Chapter 1

Present Day

Heels. That's what they heard. A sound that shook Brooke to her very core, but right now frightened her beyond belief. He was gone. Connor had left. Broke every rule and then had left her here. The alarm, the note, and Number 11 it was all overwhelming to her. More than she could possibly take. She waited and willed herself into denial. He's fine. He's alive. He will be in her room after the announcement. That's what she wanted to believe, but when she saw the cold stone look from the grey haired woman when she stood on the stage in front of the entire Shadow organization she knew that denial would not help her.

Connor was a dead man walking. Awaiting his sentence until Number 11 found him.

7 Years Ago- Holy Father's Orphanage

1112 was the rusted numbers nailed to the door on Waterbrook street. The once golden numbers had faded and flakes of the color chipped off with weather and time. The outside unpleasant at first, but upon entering people quickly realized it was home to many.
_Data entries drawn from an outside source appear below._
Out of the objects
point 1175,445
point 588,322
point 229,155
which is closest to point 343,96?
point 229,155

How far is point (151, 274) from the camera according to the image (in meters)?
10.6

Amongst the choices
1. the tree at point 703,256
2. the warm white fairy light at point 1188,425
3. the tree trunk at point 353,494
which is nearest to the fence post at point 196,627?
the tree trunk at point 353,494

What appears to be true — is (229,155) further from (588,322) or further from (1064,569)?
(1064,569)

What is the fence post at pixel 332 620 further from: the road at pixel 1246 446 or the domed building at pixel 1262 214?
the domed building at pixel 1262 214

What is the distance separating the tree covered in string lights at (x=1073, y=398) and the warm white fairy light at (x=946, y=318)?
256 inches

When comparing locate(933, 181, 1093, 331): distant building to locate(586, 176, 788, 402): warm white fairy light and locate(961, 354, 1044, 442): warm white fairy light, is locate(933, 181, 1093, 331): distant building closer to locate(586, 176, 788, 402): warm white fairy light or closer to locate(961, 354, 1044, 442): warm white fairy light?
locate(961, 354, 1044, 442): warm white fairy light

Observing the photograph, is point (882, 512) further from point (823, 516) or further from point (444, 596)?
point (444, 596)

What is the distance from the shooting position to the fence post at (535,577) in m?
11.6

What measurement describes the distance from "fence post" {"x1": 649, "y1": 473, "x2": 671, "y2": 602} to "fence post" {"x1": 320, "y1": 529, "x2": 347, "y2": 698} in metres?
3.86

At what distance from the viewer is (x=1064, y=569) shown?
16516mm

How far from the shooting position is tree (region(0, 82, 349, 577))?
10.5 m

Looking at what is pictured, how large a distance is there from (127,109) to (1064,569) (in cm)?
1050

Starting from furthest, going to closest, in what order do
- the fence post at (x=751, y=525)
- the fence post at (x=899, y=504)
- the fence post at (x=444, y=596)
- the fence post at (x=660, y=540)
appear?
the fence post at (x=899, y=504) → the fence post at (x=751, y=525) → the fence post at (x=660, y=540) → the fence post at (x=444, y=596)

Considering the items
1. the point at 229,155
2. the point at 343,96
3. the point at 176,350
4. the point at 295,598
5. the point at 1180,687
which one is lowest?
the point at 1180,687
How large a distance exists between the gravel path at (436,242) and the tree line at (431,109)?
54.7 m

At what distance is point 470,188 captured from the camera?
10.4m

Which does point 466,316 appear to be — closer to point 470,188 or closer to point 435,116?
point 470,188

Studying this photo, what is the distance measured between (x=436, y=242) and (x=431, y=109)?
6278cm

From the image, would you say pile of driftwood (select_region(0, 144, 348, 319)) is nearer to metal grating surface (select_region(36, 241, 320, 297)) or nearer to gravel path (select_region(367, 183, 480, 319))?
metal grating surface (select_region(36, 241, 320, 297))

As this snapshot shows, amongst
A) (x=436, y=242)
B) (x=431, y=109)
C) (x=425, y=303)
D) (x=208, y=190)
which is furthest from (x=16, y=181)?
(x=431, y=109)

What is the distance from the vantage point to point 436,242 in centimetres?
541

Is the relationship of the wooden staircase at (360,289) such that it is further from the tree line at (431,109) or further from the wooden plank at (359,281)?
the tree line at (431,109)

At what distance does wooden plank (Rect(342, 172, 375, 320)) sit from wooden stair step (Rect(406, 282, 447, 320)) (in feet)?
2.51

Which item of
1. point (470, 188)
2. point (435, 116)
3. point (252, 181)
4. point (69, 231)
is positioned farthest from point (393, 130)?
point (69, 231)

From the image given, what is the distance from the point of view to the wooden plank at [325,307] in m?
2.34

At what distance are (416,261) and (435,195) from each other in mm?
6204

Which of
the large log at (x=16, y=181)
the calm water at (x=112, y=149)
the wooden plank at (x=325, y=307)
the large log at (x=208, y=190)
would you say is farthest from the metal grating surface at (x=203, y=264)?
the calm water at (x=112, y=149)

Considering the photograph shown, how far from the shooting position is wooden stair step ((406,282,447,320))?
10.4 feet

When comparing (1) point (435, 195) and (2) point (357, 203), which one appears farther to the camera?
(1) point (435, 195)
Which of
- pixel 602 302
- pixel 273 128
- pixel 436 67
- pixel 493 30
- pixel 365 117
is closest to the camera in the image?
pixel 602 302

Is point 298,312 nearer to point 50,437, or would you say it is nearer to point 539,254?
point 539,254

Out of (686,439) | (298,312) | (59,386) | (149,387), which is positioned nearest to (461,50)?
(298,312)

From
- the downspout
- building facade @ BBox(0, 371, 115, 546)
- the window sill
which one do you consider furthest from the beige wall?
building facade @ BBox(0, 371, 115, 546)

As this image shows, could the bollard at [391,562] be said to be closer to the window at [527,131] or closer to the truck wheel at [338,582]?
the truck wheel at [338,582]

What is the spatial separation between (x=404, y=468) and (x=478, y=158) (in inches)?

Most floors were scuffed on the inside from the amount of children coming in and out of the house. The beige wallpaper slowly peeling off the wall possibly due to the amount of rain damage from storms throughout the years. The children of the orphanage were a happy bunch despite their inadequate environment. The food was good and the housemother, , was extremely kind.

This was Connor's first home. The one where he learned of a better life. One that was not his. He studied the characters in television and movies. The most influential movie of his life ,the one that he felt he could relate to from his core: Annie. On any given day he would watch and then rewatch the movie in the common area of the house. Much to the aggravation of the displeased older children as Connor got older it was also the movie that restored some type of hope in him for a new beginning.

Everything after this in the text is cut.